When you experience grief you react in a way that strange to you. I thought I would burst into tears on delivery of such news, but I didn’t, I couldn’t. I felt peculiar I wanted to cry because that would be normal but I couldn’t. Then like a flash flood I felt sick, and cold, and I felt like I was trembling but I was still.
This was the day my three month old cousin died due to a reaction to sulphur. Our holiday came to an abrupt stop like a car would in a head on collision but in our case there were no airbags. I felt guilty because I didn’t want to leave Cape Town and go home, home seemed so much colder. Home was reality and I didn’t want to face that.
I so desperately wanted it to be fake just some sick twisted joke. I believed it wasn’t for a while and at any moment someone would tell me the truth I so frantically willed to be right. But that was wishful thinking or possible temporary dementia due to grief.
The flight home was long and tiresome, but I couldn’t sleep even though I was terribly exhausted. I felt like heavy like all the fluid in my body was made up of lead.
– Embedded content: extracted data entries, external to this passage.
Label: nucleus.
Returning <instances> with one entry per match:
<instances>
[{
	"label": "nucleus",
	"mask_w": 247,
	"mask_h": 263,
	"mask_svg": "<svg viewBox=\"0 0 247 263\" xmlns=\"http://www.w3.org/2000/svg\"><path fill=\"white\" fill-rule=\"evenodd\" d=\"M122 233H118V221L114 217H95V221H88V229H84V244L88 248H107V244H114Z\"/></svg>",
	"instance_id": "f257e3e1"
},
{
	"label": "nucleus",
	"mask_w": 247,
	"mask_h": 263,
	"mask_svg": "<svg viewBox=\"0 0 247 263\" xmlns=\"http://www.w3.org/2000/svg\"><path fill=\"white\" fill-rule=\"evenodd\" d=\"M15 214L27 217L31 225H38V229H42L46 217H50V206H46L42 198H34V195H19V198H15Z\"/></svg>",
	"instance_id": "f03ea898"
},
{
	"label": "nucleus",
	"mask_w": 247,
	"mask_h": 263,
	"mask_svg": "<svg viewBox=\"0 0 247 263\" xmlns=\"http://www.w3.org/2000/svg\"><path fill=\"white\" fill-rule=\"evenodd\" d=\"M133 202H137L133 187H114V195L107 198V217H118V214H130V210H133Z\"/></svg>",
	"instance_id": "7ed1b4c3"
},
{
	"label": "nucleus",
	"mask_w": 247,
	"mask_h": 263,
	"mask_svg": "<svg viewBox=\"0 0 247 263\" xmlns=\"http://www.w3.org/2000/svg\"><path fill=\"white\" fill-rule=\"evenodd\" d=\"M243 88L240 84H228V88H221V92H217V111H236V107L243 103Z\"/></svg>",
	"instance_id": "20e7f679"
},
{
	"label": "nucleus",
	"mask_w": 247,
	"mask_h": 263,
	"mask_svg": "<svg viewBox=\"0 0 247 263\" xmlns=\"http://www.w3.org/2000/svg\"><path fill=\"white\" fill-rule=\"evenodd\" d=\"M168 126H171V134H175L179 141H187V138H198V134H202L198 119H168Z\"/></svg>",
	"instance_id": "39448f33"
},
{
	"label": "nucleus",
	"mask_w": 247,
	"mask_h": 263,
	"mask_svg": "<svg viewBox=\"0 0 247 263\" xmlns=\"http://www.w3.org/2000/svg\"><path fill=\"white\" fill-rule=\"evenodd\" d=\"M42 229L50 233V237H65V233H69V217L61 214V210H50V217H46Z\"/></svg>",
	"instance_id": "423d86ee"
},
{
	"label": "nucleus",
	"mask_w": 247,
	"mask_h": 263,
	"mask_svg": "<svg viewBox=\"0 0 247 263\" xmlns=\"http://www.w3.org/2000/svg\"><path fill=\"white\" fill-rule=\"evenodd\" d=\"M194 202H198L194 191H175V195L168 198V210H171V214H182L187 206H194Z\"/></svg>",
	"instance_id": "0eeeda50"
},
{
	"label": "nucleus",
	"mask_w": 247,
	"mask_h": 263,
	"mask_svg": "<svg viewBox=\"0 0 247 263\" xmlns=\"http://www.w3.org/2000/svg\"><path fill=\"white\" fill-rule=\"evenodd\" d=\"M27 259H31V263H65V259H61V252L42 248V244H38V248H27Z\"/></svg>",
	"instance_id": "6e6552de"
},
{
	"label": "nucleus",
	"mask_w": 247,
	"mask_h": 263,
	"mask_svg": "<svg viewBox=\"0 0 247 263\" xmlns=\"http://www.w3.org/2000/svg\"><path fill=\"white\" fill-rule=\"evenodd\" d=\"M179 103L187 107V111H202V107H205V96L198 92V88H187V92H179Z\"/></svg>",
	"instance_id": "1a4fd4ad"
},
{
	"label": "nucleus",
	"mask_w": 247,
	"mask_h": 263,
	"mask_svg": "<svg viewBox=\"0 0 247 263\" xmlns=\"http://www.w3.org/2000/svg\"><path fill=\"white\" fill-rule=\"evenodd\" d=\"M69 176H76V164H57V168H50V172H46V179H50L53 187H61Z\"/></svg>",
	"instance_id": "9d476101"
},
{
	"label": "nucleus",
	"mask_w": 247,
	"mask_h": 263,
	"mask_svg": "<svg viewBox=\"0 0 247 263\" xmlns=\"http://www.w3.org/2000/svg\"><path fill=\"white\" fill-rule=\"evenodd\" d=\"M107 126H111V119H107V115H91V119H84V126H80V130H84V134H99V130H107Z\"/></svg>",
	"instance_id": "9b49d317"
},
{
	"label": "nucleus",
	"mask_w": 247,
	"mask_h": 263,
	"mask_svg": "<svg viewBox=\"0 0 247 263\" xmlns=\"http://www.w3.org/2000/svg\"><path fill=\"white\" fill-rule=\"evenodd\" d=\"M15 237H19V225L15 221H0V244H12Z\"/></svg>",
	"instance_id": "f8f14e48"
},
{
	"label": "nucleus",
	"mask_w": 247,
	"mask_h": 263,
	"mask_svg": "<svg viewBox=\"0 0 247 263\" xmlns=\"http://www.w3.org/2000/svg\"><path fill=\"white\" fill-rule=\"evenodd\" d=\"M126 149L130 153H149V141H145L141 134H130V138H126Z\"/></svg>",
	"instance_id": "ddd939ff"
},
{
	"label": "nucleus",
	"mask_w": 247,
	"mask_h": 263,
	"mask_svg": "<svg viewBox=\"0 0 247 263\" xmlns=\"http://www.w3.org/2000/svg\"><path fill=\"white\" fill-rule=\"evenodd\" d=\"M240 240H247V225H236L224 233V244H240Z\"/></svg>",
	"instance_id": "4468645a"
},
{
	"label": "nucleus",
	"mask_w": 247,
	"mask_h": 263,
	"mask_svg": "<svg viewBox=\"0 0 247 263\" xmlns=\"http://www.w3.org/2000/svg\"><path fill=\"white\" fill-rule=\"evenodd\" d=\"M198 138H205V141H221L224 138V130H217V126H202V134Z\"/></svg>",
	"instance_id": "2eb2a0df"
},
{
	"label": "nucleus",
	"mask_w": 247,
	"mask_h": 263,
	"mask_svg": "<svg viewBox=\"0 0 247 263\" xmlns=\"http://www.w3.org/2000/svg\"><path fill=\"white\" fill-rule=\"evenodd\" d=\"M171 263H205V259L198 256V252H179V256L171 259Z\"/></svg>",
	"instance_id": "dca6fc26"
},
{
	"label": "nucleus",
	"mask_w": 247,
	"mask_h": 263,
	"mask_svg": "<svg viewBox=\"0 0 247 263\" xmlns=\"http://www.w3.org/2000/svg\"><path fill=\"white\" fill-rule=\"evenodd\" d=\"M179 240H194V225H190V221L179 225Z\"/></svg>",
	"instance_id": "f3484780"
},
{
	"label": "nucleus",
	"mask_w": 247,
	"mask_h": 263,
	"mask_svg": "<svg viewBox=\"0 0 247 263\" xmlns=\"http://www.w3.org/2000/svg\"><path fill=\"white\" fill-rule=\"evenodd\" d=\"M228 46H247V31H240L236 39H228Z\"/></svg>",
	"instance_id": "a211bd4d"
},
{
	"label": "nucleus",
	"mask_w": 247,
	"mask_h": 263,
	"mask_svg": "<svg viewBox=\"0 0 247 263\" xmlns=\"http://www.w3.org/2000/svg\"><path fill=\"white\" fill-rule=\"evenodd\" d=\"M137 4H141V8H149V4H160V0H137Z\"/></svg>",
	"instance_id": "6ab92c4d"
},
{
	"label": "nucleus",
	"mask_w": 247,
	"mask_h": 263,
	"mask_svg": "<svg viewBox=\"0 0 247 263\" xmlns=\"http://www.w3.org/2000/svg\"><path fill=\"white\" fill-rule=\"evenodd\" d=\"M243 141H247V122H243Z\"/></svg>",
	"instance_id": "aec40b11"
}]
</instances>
When I got to the funeral home my life whirl pooled into an abyss of lament. My whole family had fallen into the abyss with me. The worst part was looking at the mother of the baby, my aunt, she looked vacant. She was merely 23, early to mother hood, but she didn’t look her age she looked haggard.
The weather on that day was perfectly grim, not raining just grey. It seemed to have sucked the entire colour out of the world. I felt as if I had been transported into an old movie, genre: horror.
I still couldn’t cry, and I so badly wanted to, it is not easy watching all the strong men and women in your family cry while you sit still unable to show emotion. I didn’t cry until days later. I felt in alone in my emotionless façade, alone surrounded by my blood, my family.
Its crazy how you can love someone you’ve only met five or six times in your life. It is engraved in our genetic make up that we develop an instant love and affection for babies. You cannot help but fall entirely with out a choice for them
I opened my suitcase that night and found my Lindt bunny, smashed into a million pieces, no longer perfect. Looking at the crushed bunny I could not feel sad nor could I feel the joy I once felt in preserving it.